• _INSTRUCTIONS TO FOLLOW_
Rewrite the rows below as a numbered list, starting at the line with "How far from" and ending at the line with "1.35 metres", both included. Leave out any blank lines.

• _SUPPLIED DATA_
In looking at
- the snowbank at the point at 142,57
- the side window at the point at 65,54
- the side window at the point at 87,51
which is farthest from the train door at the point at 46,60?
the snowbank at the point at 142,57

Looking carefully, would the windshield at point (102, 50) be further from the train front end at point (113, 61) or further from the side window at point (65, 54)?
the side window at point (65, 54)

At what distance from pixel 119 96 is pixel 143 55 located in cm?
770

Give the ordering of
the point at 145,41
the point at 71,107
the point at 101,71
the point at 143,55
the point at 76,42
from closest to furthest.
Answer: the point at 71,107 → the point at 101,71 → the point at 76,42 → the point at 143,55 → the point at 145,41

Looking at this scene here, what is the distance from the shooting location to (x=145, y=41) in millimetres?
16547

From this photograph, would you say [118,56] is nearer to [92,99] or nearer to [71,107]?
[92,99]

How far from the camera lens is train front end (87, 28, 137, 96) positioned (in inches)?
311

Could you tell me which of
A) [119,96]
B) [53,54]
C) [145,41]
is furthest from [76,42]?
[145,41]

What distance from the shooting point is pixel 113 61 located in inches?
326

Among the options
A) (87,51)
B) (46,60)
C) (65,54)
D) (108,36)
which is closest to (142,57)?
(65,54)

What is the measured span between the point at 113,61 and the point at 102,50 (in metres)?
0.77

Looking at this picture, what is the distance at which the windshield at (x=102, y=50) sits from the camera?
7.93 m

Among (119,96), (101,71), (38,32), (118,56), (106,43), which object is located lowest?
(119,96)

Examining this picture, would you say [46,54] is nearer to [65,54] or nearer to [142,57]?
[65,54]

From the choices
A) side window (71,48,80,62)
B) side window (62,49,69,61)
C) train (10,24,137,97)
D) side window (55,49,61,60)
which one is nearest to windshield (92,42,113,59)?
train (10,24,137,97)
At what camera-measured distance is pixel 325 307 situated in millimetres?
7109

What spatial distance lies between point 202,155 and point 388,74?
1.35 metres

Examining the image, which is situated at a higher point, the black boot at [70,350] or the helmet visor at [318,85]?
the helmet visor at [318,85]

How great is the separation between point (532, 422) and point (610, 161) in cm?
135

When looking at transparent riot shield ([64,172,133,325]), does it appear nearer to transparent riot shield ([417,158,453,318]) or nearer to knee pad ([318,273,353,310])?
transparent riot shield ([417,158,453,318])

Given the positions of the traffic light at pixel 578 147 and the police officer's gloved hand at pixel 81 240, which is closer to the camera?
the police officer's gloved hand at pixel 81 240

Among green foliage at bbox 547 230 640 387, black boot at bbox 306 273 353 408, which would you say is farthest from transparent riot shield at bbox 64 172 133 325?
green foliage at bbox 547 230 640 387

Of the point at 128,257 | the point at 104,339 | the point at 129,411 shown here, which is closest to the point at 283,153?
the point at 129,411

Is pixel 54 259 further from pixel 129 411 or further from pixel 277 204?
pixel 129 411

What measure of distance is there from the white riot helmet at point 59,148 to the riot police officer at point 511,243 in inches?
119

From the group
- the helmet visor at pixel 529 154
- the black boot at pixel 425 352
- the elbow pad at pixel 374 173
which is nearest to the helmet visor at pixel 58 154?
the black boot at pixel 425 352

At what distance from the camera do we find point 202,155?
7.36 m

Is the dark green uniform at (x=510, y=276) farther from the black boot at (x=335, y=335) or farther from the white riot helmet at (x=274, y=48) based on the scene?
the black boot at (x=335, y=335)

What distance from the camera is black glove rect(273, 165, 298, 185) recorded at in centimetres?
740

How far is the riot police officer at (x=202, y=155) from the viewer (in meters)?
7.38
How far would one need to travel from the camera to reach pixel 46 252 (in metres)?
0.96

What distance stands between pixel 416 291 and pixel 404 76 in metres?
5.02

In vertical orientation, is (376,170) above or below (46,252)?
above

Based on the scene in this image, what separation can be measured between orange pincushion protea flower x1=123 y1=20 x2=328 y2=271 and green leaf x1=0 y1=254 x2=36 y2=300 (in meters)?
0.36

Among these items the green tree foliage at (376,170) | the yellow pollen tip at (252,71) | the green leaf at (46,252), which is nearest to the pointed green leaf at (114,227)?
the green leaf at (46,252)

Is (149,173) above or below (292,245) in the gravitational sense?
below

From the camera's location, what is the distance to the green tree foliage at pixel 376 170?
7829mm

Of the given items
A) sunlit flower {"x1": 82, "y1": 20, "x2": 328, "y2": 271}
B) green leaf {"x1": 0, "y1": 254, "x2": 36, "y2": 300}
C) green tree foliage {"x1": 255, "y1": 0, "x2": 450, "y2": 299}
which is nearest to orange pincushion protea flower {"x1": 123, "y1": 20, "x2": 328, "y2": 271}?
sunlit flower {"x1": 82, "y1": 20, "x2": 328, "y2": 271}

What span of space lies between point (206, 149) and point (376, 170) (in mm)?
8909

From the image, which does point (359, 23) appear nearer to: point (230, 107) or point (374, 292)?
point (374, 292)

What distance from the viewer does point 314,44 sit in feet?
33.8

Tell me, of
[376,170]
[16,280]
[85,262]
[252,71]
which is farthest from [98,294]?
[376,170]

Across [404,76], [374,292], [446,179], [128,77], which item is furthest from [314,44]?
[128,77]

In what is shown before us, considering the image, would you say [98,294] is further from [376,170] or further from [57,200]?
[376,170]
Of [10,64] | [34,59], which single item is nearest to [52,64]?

• _CORRECT RESULT_
1. How far from the camera lens is train front end (87, 28, 137, 96) positioned (in inches)?
2. 311
3. Could you tell me which of
4. A) [119,96]
5. B) [53,54]
6. C) [145,41]
7. is furthest from [76,42]?
8. [145,41]
9. What distance from the shooting point is pixel 113 61 located in inches?
10. 326
11. Among the options
12. A) (87,51)
13. B) (46,60)
14. C) (65,54)
15. D) (108,36)
16. which is closest to (142,57)?
17. (65,54)
18. What is the measured span between the point at 113,61 and the point at 102,50 (in metres)?
19. 0.77
20. Looking at this picture, what is the distance at which the windshield at (x=102, y=50) sits from the camera?
21. 7.93 m
22. Among (119,96), (101,71), (38,32), (118,56), (106,43), which object is located lowest?
23. (119,96)
24. Examining this picture, would you say [46,54] is nearer to [65,54] or nearer to [142,57]?
25. [65,54]
26. From the choices
27. A) side window (71,48,80,62)
28. B) side window (62,49,69,61)
29. C) train (10,24,137,97)
30. D) side window (55,49,61,60)
31. which one is nearest to windshield (92,42,113,59)?
32. train (10,24,137,97)
33. At what camera-measured distance is pixel 325 307 situated in millimetres?
34. 7109
35. What spatial distance lies between point 202,155 and point 388,74?
36. 1.35 metres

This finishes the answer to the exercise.